Gang Starr will likely go down in music-history books as a jazz-rap fusion, but that’s a misconception. Premier does heavily use jazz samples, and that is important. Their outspoken endorsement of jazz (older black music) to the next generation, through samples and the emblematic track “Jazz Thing”, may be even more so. But their music (or even Guru’s R&B-centered Jazzmatazz collaborative albums) doesn’t mimic jazz in style, try to fuse jazz and rap in any holistic way, or aspire to the spontaneity of jazz. If anything it’s the “coolness” of jazz that they might be aspiring to. Jazz horns and basslines are ever present in Gang Starr’s music, but Premier’s always molding them into something that’s much more hip-hop than jazz, and much more theirs than the original jazz musicians’. Clean beats and perfectly placed samples — including truly odd sounds like whistles and echoes — are blended together in a smooth, natural way.

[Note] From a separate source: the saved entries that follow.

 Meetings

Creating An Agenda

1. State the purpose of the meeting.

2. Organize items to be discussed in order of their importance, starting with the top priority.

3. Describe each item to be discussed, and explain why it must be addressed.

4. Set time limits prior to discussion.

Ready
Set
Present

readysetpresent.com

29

Premier says he keeps an ear to the streets at all times, and it sounds like it, even though current hip-hop trends don’t make much of a mark on Gang Starr’s style. Just like Guru has a keen eye for what’s going on in neighborhoods and on street corners today, Primo sounds like he’s listening to the sounds of the city itself, to the rhythms of the city. His loops evoke circling subways trains, his track construction the architecture of a city.

Through Guru’s everyday-man qualities and Primo’s ear for life’s rhythms, Gang Starr gains something that could be called “mass appeal.” They’ve attained a different kind of mass appeal than the fools in the song: a no-frills, no-gimmicks populism that fuels a timeless quality in their music. Each Gang Starr album makes only slight tweaks to one basic sound, and that sound itself is Gang Starr’s and no one else’s. Place every Gang Starr song in order, and shuffle them up; it’d be nearly impossible for new listeners to tell which is from what album, which is from what year.

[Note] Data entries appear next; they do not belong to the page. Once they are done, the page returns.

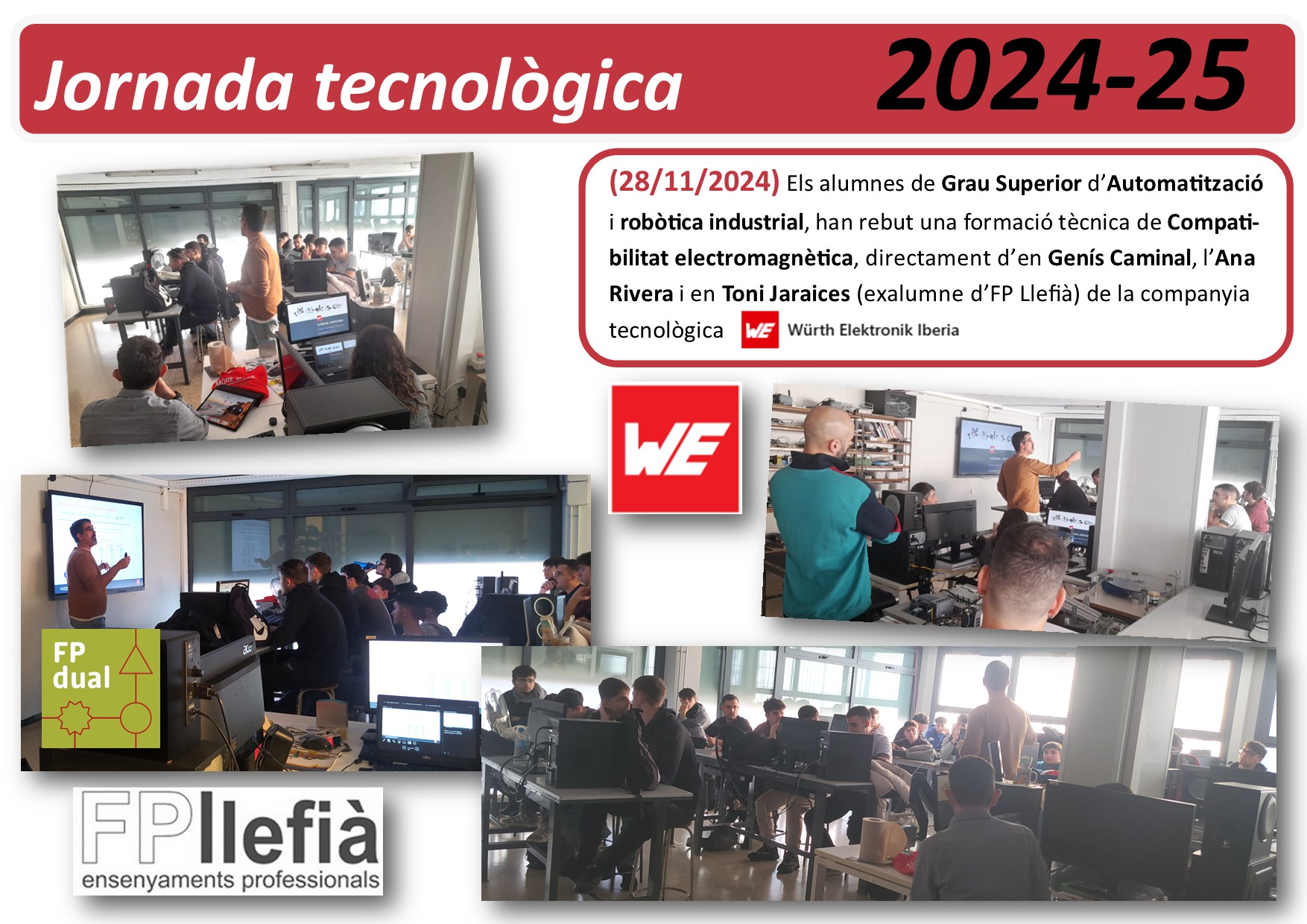 Jornada tecnològica 2024-25

(28/11/2024) Els alumnes de Grau Superior d'Automatització i robòtica industrial, han rebut una formació tècnica de Compatibilitat electromagnètica, directament d'en Genís Caminal, l'Ana Rivera i en Toni Jaraices (exalumne d'FP Llefià) de la companyia tecnològica WE Würth Elektronik Iberia

WE

FP dual

FPllefià
ensenyaments professionals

This makes their music perfect for compilations. Their previous best-of, 1999’s two-disc Full Clip — filled with not just hits but leftovers too, soundtrack cuts and B-sides — is especially seamless and rewarding for a random-source compilation. I usually have nothing but suspicion and hesitation about cut-and-paste compilations of music by album-oriented artists, but Gang Starr is the exception. Full Clip‘s epic view of their music shows that the sum betters the parts; in this context each track makes you more aware of the overall achievement of the duo.

Mass Appeal is smaller in scope, so it doesn’t reach the same heights. It won’t convince anyone that it’s more worthwhile to listen to the compilation than any particular album, like Full Clip does. Mass Appeal is more like a sampler CD, a taste. Its focus is on singles, plus a few of the more striking album tracks from each album. It doesn’t hit all the important songs — most evidently, no “Jazz Thing,” no “Who’s Gonna Take the Weight”, no “You Know My Steez” — but it does give listeners over an hour of impressive Gang Starr music, plus two much lesser tracks from the Japanese version of The Ownerz, tacked on at the end as “bonus tracks.” And there’s also a DVD, the true bonus in this package. It contains 10 Gang Starr music videos, filmed between 1991 and 2003. These videos match their music in character. Each is nearly exactly the same: images of city life, with Guru rapping on a street corner, surrounded by friends. There’s no grand concepts, no special effects. Instead it’s just Gang Starr, Guru and Premier, standing on concrete sidewalks as subway trains circle, taxis speed past, birds fly above, and city dwellers go about their business. It’s a daily operation, life moves on.